[Spatial reasoning records]
=-=-=-=-=

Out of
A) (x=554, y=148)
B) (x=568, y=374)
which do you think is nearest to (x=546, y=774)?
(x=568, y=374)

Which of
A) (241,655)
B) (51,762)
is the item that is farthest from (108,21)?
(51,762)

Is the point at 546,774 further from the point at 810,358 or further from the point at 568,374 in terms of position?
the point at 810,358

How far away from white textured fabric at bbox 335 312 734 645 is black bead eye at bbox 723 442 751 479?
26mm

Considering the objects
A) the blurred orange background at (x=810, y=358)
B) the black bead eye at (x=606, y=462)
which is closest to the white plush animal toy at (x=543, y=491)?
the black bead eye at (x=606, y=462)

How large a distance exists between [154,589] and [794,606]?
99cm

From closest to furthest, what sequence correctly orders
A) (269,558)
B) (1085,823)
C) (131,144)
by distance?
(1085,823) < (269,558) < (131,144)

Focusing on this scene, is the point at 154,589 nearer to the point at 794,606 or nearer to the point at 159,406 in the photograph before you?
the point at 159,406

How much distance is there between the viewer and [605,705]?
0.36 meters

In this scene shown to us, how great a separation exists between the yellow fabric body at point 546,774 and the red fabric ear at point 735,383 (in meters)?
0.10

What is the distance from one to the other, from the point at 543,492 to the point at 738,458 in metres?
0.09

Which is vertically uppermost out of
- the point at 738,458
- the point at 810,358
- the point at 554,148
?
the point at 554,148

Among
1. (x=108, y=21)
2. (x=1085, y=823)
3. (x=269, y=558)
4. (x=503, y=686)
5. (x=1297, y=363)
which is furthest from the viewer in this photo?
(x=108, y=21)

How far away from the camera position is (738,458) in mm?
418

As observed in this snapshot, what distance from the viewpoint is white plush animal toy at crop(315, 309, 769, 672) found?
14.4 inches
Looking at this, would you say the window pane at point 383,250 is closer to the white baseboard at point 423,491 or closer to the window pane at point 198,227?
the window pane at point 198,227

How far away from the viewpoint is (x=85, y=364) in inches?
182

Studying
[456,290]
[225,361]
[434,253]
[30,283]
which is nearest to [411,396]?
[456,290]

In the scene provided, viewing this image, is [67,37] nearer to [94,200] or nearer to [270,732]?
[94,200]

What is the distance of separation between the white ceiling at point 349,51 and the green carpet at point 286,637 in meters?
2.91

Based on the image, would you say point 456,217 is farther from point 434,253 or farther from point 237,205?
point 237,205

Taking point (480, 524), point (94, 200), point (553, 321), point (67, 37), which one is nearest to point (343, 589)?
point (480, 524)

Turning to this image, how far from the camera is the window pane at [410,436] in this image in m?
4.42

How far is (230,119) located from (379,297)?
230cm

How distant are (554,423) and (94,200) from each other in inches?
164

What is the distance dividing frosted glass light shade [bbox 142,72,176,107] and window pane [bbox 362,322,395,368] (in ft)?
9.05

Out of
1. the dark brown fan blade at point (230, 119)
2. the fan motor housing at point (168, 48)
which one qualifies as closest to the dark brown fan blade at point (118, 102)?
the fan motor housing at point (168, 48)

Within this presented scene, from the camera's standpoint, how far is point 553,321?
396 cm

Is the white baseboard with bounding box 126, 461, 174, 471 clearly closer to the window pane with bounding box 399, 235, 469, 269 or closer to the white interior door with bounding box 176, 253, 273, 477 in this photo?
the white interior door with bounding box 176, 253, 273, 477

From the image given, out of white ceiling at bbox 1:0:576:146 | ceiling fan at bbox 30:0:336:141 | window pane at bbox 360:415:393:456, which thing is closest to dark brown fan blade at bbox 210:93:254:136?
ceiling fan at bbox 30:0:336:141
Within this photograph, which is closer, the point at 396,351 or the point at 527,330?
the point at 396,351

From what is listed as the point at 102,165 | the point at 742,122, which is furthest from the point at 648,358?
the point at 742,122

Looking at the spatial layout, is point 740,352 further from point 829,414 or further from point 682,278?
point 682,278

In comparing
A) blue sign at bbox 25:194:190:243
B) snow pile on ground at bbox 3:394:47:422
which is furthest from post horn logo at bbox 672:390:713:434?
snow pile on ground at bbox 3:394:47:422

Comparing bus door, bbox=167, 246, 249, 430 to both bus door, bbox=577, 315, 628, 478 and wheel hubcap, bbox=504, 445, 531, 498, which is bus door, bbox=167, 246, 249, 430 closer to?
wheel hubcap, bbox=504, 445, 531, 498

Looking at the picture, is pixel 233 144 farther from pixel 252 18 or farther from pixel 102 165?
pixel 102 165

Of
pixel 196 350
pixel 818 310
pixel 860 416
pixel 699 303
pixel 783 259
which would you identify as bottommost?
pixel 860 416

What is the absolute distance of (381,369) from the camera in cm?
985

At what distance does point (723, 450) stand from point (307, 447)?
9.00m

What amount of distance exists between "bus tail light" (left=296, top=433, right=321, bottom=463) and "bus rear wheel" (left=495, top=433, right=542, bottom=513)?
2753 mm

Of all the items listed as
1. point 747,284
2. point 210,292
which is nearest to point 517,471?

=-=-=-=-=

# [WHAT IS EXPECTED]
Extract the full listing above without alteration.

# [THE COMPLETED TASK]
Out of
A) (x=554, y=148)
B) (x=568, y=374)
which do you think is nearest to (x=546, y=774)?
(x=568, y=374)

Which of
A) (241,655)
B) (51,762)
is the item that is farthest from (108,21)?
(51,762)

Is the point at 546,774 further from the point at 810,358 or further from the point at 568,374 in terms of position?
the point at 810,358

How far away from white textured fabric at bbox 335 312 734 645 is black bead eye at bbox 723 442 751 479?
26mm

Considering the objects
A) the blurred orange background at (x=810, y=358)
B) the black bead eye at (x=606, y=462)
which is closest to the white plush animal toy at (x=543, y=491)?
the black bead eye at (x=606, y=462)

How large a distance exists between [154,589] and [794,606]?
99cm

From closest to furthest, what sequence correctly orders
A) (269,558)
B) (1085,823)
C) (131,144)
by distance?
(1085,823) < (269,558) < (131,144)

Focusing on this scene, is the point at 154,589 nearer to the point at 794,606 or nearer to the point at 159,406 in the photograph before you?
the point at 159,406

How much distance is there between the viewer and [605,705]?
0.36 meters

In this scene shown to us, how great a separation exists between the yellow fabric body at point 546,774 and the red fabric ear at point 735,383 (in meters)?
0.10

What is the distance from one to the other, from the point at 543,492 to the point at 738,458 in metres?
0.09

Which is vertically uppermost out of
- the point at 738,458
- the point at 810,358
- the point at 554,148
?
the point at 554,148

Among
1. (x=108, y=21)
2. (x=1085, y=823)
3. (x=269, y=558)
4. (x=503, y=686)
5. (x=1297, y=363)
which is furthest from the viewer in this photo?
(x=108, y=21)

How far away from the camera position is (738,458) in mm?
418

As observed in this snapshot, what distance from the viewpoint is white plush animal toy at crop(315, 309, 769, 672) found?
14.4 inches
Looking at this, would you say the window pane at point 383,250 is closer to the white baseboard at point 423,491 or closer to the window pane at point 198,227?
the window pane at point 198,227

How far away from the viewpoint is (x=85, y=364) in inches?
182

Studying
[456,290]
[225,361]
[434,253]
[30,283]
which is nearest to [411,396]?
[456,290]

In the scene provided, viewing this image, is [67,37] nearer to [94,200] or nearer to [270,732]?
[94,200]

What is the distance of separation between the white ceiling at point 349,51 and the green carpet at point 286,637 in meters?
2.91

Based on the image, would you say point 456,217 is farther from point 434,253 or farther from point 237,205?
point 237,205

Taking point (480, 524), point (94, 200), point (553, 321), point (67, 37), which one is nearest to point (343, 589)?
point (480, 524)

Turning to this image, how far from the camera is the window pane at [410,436] in this image in m?
4.42

How far is (230,119) located from (379,297)?
230cm

How distant are (554,423) and (94,200) from each other in inches?
164

What is the distance dividing frosted glass light shade [bbox 142,72,176,107] and window pane [bbox 362,322,395,368] (in ft)?
9.05

Out of
1. the dark brown fan blade at point (230, 119)
2. the fan motor housing at point (168, 48)
which one qualifies as closest to the dark brown fan blade at point (118, 102)?
the fan motor housing at point (168, 48)

Within this presented scene, from the camera's standpoint, how far is point 553,321?
396 cm

Is the white baseboard with bounding box 126, 461, 174, 471 clearly closer to the window pane with bounding box 399, 235, 469, 269 or closer to the white interior door with bounding box 176, 253, 273, 477 in this photo?
the white interior door with bounding box 176, 253, 273, 477

From the image given, out of white ceiling at bbox 1:0:576:146 | ceiling fan at bbox 30:0:336:141 | window pane at bbox 360:415:393:456, which thing is closest to dark brown fan blade at bbox 210:93:254:136?
ceiling fan at bbox 30:0:336:141
Within this photograph, which is closer, the point at 396,351 or the point at 527,330?
the point at 396,351

From what is listed as the point at 102,165 | the point at 742,122, which is furthest from the point at 648,358?
the point at 742,122

Looking at the spatial layout, is point 740,352 further from point 829,414 or further from point 682,278?
point 682,278

In comparing
A) blue sign at bbox 25:194:190:243
B) snow pile on ground at bbox 3:394:47:422
which is furthest from post horn logo at bbox 672:390:713:434?
snow pile on ground at bbox 3:394:47:422

Comparing bus door, bbox=167, 246, 249, 430 to both bus door, bbox=577, 315, 628, 478 and wheel hubcap, bbox=504, 445, 531, 498, which is bus door, bbox=167, 246, 249, 430 closer to?
wheel hubcap, bbox=504, 445, 531, 498

Looking at the picture, is pixel 233 144 farther from pixel 252 18 or farther from pixel 102 165?
pixel 102 165

Of
pixel 196 350
pixel 818 310
pixel 860 416
pixel 699 303
pixel 783 259
which would you identify as bottommost?
pixel 860 416

What is the absolute distance of (381,369) from the camera in cm?
985

At what distance does point (723, 450) stand from point (307, 447)?
9.00m

What amount of distance exists between "bus tail light" (left=296, top=433, right=321, bottom=463) and "bus rear wheel" (left=495, top=433, right=542, bottom=513)?
2753 mm

Of all the items listed as
1. point 747,284
2. point 210,292
which is nearest to point 517,471?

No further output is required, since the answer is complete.